● Materials provided:
■ ■ ■ ■
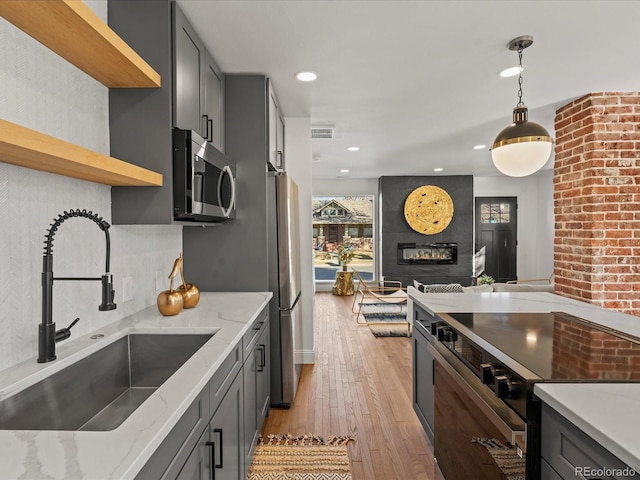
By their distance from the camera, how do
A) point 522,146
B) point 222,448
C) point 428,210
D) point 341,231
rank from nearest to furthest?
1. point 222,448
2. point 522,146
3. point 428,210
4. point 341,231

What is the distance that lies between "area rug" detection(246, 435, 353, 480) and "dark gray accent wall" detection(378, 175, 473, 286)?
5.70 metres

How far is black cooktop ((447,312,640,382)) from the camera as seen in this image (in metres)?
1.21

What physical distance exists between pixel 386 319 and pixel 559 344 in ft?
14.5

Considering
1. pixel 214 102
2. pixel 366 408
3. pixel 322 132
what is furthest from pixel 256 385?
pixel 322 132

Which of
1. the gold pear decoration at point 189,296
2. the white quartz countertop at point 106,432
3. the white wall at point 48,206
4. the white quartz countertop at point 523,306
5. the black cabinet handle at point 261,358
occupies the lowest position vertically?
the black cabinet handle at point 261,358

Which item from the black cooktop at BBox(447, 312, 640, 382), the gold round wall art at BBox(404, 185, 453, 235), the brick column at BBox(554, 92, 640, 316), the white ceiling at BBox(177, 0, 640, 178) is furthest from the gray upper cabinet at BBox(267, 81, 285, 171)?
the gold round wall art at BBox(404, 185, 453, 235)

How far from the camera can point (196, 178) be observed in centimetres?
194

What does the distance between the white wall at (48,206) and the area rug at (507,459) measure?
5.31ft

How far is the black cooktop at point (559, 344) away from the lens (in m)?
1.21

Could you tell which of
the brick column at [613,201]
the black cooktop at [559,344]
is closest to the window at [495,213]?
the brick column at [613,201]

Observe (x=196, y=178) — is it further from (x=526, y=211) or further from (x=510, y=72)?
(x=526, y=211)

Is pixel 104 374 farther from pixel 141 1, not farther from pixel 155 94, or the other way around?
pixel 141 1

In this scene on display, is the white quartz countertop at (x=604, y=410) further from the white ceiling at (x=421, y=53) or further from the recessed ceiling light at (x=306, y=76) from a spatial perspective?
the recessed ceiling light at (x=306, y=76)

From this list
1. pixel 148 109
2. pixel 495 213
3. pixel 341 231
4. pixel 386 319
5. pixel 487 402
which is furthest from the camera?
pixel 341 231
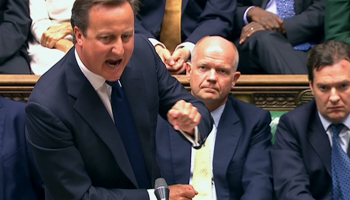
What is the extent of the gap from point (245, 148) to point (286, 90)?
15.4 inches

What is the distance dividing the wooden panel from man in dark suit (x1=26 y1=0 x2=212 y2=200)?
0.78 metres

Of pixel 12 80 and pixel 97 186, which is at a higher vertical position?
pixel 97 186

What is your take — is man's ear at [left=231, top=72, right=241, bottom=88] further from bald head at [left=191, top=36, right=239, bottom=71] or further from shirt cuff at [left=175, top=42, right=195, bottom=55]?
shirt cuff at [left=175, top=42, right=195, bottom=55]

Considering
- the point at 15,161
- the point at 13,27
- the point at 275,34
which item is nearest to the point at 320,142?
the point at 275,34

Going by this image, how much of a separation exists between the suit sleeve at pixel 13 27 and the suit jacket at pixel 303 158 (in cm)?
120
■ ■ ■ ■
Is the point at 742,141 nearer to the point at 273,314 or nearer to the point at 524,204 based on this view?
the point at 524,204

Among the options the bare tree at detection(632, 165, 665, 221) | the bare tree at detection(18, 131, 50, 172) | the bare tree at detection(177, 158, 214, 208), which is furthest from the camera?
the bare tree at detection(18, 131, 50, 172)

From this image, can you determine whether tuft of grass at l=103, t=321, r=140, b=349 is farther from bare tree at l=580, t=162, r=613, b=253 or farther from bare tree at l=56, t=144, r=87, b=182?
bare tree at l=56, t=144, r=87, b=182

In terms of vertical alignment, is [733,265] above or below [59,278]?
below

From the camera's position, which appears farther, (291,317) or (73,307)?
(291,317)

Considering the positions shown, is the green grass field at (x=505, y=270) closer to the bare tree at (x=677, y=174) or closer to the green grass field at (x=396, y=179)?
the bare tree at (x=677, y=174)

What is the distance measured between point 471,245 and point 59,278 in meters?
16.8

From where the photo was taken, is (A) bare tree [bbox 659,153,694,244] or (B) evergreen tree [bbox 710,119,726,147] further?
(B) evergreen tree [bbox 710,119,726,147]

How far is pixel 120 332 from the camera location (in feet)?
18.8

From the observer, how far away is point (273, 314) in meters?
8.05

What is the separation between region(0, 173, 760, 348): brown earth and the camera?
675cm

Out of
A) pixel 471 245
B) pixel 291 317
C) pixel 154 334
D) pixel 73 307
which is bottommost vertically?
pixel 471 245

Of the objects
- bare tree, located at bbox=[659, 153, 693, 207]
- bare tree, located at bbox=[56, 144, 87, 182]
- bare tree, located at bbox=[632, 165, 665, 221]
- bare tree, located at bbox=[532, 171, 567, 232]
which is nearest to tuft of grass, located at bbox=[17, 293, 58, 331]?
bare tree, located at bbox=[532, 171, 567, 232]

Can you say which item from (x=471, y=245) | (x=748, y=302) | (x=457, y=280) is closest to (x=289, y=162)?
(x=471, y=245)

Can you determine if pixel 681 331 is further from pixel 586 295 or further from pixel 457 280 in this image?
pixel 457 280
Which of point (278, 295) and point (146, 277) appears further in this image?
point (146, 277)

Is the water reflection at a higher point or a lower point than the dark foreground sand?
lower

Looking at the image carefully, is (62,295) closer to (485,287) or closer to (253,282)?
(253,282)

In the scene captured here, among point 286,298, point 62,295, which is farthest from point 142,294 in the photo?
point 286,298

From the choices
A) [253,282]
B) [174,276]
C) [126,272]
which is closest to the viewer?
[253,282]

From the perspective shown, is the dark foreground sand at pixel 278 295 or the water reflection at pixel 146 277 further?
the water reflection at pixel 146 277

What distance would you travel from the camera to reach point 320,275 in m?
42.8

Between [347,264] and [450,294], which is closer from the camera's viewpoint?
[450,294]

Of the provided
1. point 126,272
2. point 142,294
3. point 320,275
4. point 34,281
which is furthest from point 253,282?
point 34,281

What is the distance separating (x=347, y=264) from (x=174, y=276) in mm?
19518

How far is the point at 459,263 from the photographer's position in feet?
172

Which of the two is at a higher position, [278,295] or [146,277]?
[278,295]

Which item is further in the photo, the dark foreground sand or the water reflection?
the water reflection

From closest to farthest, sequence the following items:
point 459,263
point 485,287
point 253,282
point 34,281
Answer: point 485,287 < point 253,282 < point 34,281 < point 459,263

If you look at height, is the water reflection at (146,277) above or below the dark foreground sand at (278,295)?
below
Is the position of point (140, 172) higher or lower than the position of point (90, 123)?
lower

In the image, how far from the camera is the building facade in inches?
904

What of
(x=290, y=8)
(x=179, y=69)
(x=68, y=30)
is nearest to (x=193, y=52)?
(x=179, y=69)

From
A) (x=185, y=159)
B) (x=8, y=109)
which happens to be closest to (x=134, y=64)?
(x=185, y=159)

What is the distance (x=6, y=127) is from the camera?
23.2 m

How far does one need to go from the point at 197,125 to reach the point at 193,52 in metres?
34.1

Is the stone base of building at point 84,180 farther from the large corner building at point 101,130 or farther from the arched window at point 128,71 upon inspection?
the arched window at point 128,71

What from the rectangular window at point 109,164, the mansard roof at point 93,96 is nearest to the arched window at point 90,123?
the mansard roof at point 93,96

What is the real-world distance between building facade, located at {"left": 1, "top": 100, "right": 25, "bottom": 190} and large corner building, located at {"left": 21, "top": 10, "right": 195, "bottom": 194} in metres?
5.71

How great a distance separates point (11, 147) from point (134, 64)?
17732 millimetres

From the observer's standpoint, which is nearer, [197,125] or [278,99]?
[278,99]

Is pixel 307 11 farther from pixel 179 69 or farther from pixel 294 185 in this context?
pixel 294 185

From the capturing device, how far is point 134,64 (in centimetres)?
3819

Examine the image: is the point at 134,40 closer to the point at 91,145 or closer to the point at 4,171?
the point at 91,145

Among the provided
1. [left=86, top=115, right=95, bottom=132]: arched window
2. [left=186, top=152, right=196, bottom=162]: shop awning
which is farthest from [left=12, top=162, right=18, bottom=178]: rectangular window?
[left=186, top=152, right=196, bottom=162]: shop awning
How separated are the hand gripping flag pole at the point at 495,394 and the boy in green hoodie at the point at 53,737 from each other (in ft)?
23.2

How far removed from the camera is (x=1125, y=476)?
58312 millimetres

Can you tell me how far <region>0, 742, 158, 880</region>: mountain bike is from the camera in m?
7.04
■ ■ ■ ■
● Problem to solve: State how many lines of the records contain the string "recessed", treating case as significant. Give only the number.

● Full solution: 2